■ Quoted passage ■
An exceptional amateur video confirms the birth of three Giant Otters (Pteronura brasiliensis) in the wetlands within the territory of the Añangu Kichwa community[1].  In Ecuador, the species’ conservation status is categorized as Critically Endangered[2] after decades of indiscriminate hunting. One of the most prized treasures we protect is this otter that in Añangu has a safe refuge with enough fish to stay and reproduce.  In all the Amazon basin, we are the closest place to a provincial capital (in this case El Coca, Orellana province) in which the presence of this and other large species can be enjoyed within the Yasuní National Park. This aquatic carnivore, the most threatened in South America with its six feet in length, noisy and easy to detect, has few effective refuges where the few remaining family groups can thrive without the threat of fishing nets and hunters.  We can proudly confirm that Añangu is one of those places.

Three new Giant Otters in the Ecuadorian Amazon is important news for the country and the world that we want to share and celebrate confirming the success of the protection of our resources hand in hand with the Yasuní National Park staff.

 

Twenty years ago, Añangu Kichwa Community collectively relinquished their legal right to subsistence hunting and fishing as to recover wildlife populations that as in all other places in the Amazon, had been depleted by hunting. Añangu decided to put all its bets on nature tourism as its development option (Napo Wildlife Center, Añangu Kichwa Ecolodge) that favors the observation of the larger Amazon wildlife species in its habitats, free and without the fear of humans, accompanied by a close and authentic contact with the Kichwa culture.

■ Given information ■

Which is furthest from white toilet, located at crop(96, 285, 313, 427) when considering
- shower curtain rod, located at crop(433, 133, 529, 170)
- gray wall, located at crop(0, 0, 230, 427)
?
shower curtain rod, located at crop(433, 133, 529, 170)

■ Things to do ■
1. Quote the Giant Otter text word for word, everything from "Twenty years ago, Añangu" down to "the Kichwa culture.".
2. Write a continuation of the passage on the Giant Otters of Añangu, picking up after its final sentence.

■ Numbered answers ■
1.
Twenty years ago, Añangu Kichwa Community collectively relinquished their legal right to subsistence hunting and fishing as to recover wildlife populations that as in all other places in the Amazon, had been depleted by hunting. Añangu decided to put all its bets on nature tourism as its development option (Napo Wildlife Center, Añangu Kichwa Ecolodge) that favors the observation of the larger Amazon wildlife species in its habitats, free and without the fear of humans, accompanied by a close and authentic contact with the Kichwa culture.

2.
We hope that the confirmation of this wonderful event which even means that the Giant Otter population in the Yasuní has grown by 10% with these three cubs[1], calls the attention of society, authorities, companies that operate in the area and other communities, about the growing threats to the recovery of the species: oil spills, toxic wastes from oil palm plantations and raw sewage, added to the increasing human presence in Giant Otter habitats where there are no controls or awareness about the need to protect them.  The huge efforts by Añangu community protecting wildlife and ecosystems, are rewarded with the birth of these Giant Otter cubs as our contribution to the country and humanity through the conservation of a unique biological wealth that is quickly losing its larger, emblematic species’ and their fundamental role in the Amazon ecosystems.

Añangu Kichwa Community emphases its commitment to keep protecting the biodiversity of the Amazon, especially of those species most vulnerable to hunting pressures (primates, cats, caimans, turtles, peccaries, arapaima, tapir, etc.) whose existence in other parts of Ecuador is increasingly uncertain. The quality of life in our community combined with the abundance of wildlife confirms the possibility that development can exist without harming nature.

[1] 21,400 hectares within the Yasuní National Park where Napo Widlife Center is located.

[1] CR according to IUCN Red List of Threatened Species’ categories, the closest to Extinction.

[1] No more than 30-35 Giant Otter individuals are considered to exist in Yasuní and in Ecuador not more than 250.